* _Texte source_:
Erika BURIOLI, chercheuse à l’IHPE a reçu un financement ERC (European Research Council) Starting Grant de 1,5 Million € pour étudier le cancer transmissible des moules
Après des études à l’Université de Bologne à la Faculté de Médecine Vétérinaire, j’ai rejoint le laboratoire LABEO de Caen en 2017 pour un post-doc au cours duquel j’ai diagnostiqué la présence d’un cancer des cellules circulantes, une sorte de « leucémie », chez les moules bleues Mytilus edulis. Grâce à une collaboration avec Nicolas Bierne de l’ISEM de Montpellier et Michael Metzger du Pacific Northwest Institute de Seattle, nous avons montré que ce cancer a une caractéristique étonnante, qu’il est transmissible. C’est ainsi qu’en 2019 j’ai rejoint le laboratoire IHPE de Montpellier pour le projet ANR TRANSCAN et nous avons étudié les caractéristiques phénotypiques et moléculaires de ce cancer.
Les cancers transmissibles sont des entités biologiques fascinantes : ils ont acquis la capacité de franchir les barrières de l’hôte pour se propager d’un animal à l’autre par la transmission directe de cellules cancéreuses. Bien que ces formes de cancer soient très rares chez les mammifères, nous connaissons le Canine Transmissible Venereal Tumor chez le chien (apparu il y a plus de 4000 ans et aujourd’hui répandu dans le monde entier) et le Devil Facial Tumor qui a provoqué un fort déclin des populations de diables de Tasmanie ces cinquante dernières années. Ce n’est que plus récemment, en 2015, que Michael Metzger a découvert le premier cancer transmissible chez le bivalve Mya arenaria. Depuis, sept autres lignées cancéreuses transmissibles ont été découvertes, touchant différentes espèces de bivalves, dont les moules marines.

* _Données fournies_:

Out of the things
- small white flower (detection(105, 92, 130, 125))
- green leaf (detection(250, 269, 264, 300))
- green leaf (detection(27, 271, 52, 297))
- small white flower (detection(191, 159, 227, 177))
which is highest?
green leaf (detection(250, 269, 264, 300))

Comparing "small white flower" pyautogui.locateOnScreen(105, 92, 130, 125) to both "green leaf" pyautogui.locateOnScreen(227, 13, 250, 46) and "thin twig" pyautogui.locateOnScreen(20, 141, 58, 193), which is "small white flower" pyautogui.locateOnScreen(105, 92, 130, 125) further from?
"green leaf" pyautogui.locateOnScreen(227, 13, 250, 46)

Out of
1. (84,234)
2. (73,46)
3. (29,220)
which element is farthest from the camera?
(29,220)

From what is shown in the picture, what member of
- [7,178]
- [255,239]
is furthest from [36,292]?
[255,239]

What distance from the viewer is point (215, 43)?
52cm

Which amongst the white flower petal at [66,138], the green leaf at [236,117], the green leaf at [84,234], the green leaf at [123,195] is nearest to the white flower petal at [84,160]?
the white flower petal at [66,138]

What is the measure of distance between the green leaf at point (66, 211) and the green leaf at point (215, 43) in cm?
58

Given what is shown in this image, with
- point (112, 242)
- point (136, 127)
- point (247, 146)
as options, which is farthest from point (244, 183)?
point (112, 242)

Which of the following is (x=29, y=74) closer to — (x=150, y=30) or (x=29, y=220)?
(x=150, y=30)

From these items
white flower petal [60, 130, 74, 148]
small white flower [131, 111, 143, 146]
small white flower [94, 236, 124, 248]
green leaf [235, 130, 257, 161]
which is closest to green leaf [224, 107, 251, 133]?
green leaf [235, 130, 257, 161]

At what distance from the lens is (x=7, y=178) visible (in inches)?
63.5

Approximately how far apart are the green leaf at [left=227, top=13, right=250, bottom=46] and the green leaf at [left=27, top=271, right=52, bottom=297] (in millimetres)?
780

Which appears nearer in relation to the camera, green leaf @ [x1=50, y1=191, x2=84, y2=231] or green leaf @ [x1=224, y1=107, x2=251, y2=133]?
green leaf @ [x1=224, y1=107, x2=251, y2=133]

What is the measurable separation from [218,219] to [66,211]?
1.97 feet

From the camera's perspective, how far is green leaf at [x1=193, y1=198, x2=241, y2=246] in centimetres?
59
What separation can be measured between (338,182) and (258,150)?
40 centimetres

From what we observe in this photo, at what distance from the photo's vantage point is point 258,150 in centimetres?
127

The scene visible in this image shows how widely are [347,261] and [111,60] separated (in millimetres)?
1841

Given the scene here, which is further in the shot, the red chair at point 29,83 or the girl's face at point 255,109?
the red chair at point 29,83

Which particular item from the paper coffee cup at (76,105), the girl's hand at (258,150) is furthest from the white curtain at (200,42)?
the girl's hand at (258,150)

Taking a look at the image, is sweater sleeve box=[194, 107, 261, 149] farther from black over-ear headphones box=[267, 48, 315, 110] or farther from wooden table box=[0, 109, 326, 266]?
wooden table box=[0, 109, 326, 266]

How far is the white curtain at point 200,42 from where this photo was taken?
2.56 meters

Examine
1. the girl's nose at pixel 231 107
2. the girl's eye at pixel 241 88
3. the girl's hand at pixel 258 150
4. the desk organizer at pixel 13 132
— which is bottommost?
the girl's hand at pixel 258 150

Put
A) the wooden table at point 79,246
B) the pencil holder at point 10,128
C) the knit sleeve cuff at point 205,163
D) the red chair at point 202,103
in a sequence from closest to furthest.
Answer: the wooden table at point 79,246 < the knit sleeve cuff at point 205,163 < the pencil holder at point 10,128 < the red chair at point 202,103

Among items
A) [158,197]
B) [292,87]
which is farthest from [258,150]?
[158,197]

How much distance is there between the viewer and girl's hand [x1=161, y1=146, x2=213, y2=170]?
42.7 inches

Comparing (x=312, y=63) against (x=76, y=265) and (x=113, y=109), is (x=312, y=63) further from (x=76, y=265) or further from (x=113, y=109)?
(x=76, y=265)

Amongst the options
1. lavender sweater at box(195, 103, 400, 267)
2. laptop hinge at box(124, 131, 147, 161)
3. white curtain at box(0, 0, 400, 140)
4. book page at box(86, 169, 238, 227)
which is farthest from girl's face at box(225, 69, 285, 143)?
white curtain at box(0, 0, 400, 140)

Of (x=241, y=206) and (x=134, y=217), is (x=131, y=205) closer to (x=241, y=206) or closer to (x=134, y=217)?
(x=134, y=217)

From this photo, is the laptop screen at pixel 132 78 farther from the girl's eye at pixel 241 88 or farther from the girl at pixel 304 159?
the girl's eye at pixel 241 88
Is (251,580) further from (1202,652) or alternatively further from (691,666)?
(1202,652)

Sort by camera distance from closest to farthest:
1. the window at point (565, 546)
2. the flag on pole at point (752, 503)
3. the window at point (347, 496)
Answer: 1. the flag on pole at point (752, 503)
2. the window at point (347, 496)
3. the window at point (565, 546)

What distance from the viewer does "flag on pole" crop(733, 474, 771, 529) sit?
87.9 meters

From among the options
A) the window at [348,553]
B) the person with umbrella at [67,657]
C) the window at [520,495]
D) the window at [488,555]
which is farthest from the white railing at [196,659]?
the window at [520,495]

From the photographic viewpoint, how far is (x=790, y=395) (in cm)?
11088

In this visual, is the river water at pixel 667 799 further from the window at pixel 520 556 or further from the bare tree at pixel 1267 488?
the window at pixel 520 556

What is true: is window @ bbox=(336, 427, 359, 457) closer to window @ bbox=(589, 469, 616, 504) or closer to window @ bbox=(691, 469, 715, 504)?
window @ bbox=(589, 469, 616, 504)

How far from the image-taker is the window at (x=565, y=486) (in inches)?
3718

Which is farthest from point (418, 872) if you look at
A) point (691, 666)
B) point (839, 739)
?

* _Consigne_: Poursuivez le texte sur le cancer transmissible des moules à partir de sa dernière phrase.

* _Réponse_:
Ces lignées cancéreuses peuvent persister pendant des centaines ou des milliers d’années dans les populations d’hôtes. En l’absence de mécanismes connus de reproduction sexuée, je m’interroge donc sur la façon dont ces cancers transmissibles font face à la dégénérescence clonale qui pourrait limiter leur persistance.
Nous savons aujourd’hui que toutes les lignées cancéreuses transmissibles décrites chez les Bivalves sont hyperploïdes et que certaines sous-lignées infectant les moules (c’est-à-dire descendant d’un hôte fondateur commun) présentent des degrés distincts d’hyperploïdie (2 à 10 fois le contenu cellulaire de l’hôte). Ces différentes sous-lignées coexistent dans les mêmes populations de moules. Ainsi, l’hypothèse selon laquelle l’hyperploïdisation contribue à la persistance et à l’évolution à long terme de ces cancers transmissibles est intéressante à envisager. En utilisant pour modèle les sous-lignées infectant les moules du genre Mytilus, le projet HYPERCAN vise donc à décrypter comment l’hyperploïdie influence la fitness des cancers transmissibles et contribue à faire face à la dégénérescence clonale et à générer une diversité génétique suffisante pour persister sur de longues durées dans les populations d’hôtes. J’utiliserai une approche multidisciplinaire combinant le phénotypage et la « multi-omique » pour tester ces hypothèses évolutives.
Nous aborderons trois questions principales :
Q1. Ploïdie et fitness. Quelle est la fitness de ces sous-lignées en fonction de leur degré de ploïdie ?
Q2. Dynamique évolutive. Comment l’évolution se déroule-t-elle chez les cancers transmissibles des moules ?
Q3. Hyperploïdisation et ses effets. Comment l’hyperploïdie est-elle générée et quel est le destin des lignées hyperploïdes nouvellement évoluées ?
Le projet aura de multiples applications, au-delà de notre modèle. Il contribuera notamment à la compréhension des mécanismes génétiques qui sous-tendent l’évolution des cancers sur des temps longs et fournira des informations utiles pour évaluer les effets évolutifs et phénotypiques associés à l’hyperploïdisation des cancers.